**Document**
□ □ □
3.       Section 4.1 of the Original Supply Agreement is hereby amended to read
         in its entirety as follows:

         4.1      Payments by Honeywell to EFTC shall be (a) for the calendar
                  years 1999 and 2000, net thirty (30) days and (b) thereafter,
                  net forty-five (45) days, in each case measured from Honeywell
                  receipt of Products (which shall be no earlier than the
                  delivery date stated in the Purchase Order), with a 2%
                  discount for payments made within ten (10) business days from
                  Honeywell's receipt of Products.

4.       Section 6.5 is hereby amended to add the following additional sentence
         to the end:

                  In the event that product is returned for rework or
replacement under this Section 6.5, the costs of such reworking or replacement
shall be calculated in the same manner as the costs described in Section 2.3 of
the On-Site Services Agreement, as amended to date.
□ □ □
**Record list**
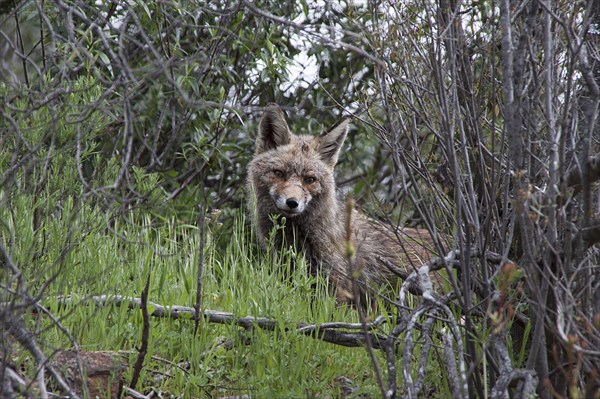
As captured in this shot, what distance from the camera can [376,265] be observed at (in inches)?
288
□ □ □
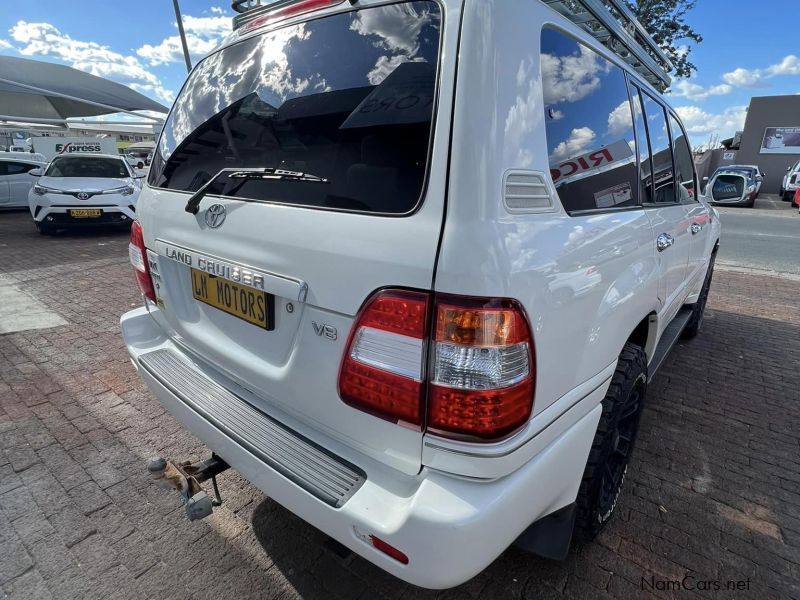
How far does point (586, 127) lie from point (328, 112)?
□ □ □
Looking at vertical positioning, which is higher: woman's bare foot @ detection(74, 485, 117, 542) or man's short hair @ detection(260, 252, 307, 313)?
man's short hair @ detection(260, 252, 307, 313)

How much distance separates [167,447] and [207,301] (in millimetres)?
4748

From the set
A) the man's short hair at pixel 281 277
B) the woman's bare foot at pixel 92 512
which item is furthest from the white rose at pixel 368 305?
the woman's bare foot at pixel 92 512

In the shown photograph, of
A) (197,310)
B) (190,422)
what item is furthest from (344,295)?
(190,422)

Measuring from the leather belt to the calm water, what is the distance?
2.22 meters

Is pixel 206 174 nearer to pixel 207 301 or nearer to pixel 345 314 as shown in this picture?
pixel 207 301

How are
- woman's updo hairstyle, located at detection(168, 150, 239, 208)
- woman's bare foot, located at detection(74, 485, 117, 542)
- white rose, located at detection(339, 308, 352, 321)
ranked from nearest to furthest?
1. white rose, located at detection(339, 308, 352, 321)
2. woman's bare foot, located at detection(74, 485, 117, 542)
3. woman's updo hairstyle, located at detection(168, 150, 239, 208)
□ □ □
**Task list**
#1 Answer these questions from the supply agreement amendment:
(a) What payment term applies to Honeywell's payments to EFTC for the calendar years 1999 and 2000?
(b) What discount applies to payments made within ten (10) business days of Honeywell's receipt of Products?
(c) Under the sentence added to Section 6.5, which section of which agreement sets how rework or replacement costs are calculated?
#2 Transcribe the supply agreement amendment from "In the event" to "amended to date.".
#3 Go on with the supply agreement amendment from the point where it stops.

**The answers**
#1
(a) Net thirty (30) days.
(b) A 2% discount.
(c) Section 2.3 of the On-Site Services Agreement, as amended to date.

#2
In the event that product is returned for rework or
replacement under this Section 6.5, the costs of such reworking or replacement
shall be calculated in the same manner as the costs described in Section 2.3 of
the On-Site Services Agreement, as amended to date.

#3
5.       Section 8 of the Original Supply Agreement is hereby amended to add the
following new Section 8.3:

                  8.3 Honeywell's liabilities under this Section 8 for material
purchases by EFTC in excess of Honeywell's forecasts shall be reviewed at least
quarterly, with more frequent reviews if appropriate. EFTC shall sell to
Honeywell such excess inventory and invoice Honeywell for this excess inventory
after the end of each calendar quarter, and Honeywell shall pay such invoices
within thirty (30) days of receipt thereof.

6.       The title of Section 9 of the Original Supply Agreement is hereby
         amended to be: "COST CONTAINMENT AND PROFIT SHARING."

7.       Section 9.1 of the Original Supply Agreement is hereby amended to read
         in its entirety as follows:

         9.1 By July 31, 2000, the Parties shall review the Product costs then
         in effect, which costs shall serve as a baseline for the discussions of
         Product pricing in September 2000. Starting January 1, 2001, EFTC shall
         offer *** . By September 30, 2000, the Parties shall mutually agree to
         establish the Product price base line that will be used as the basis
         for *** . EFTC and Honeywell agree to *** . The Parties will, in good
         faith, review and revise as appropriate these commitments every year in
         September for the following calendar year.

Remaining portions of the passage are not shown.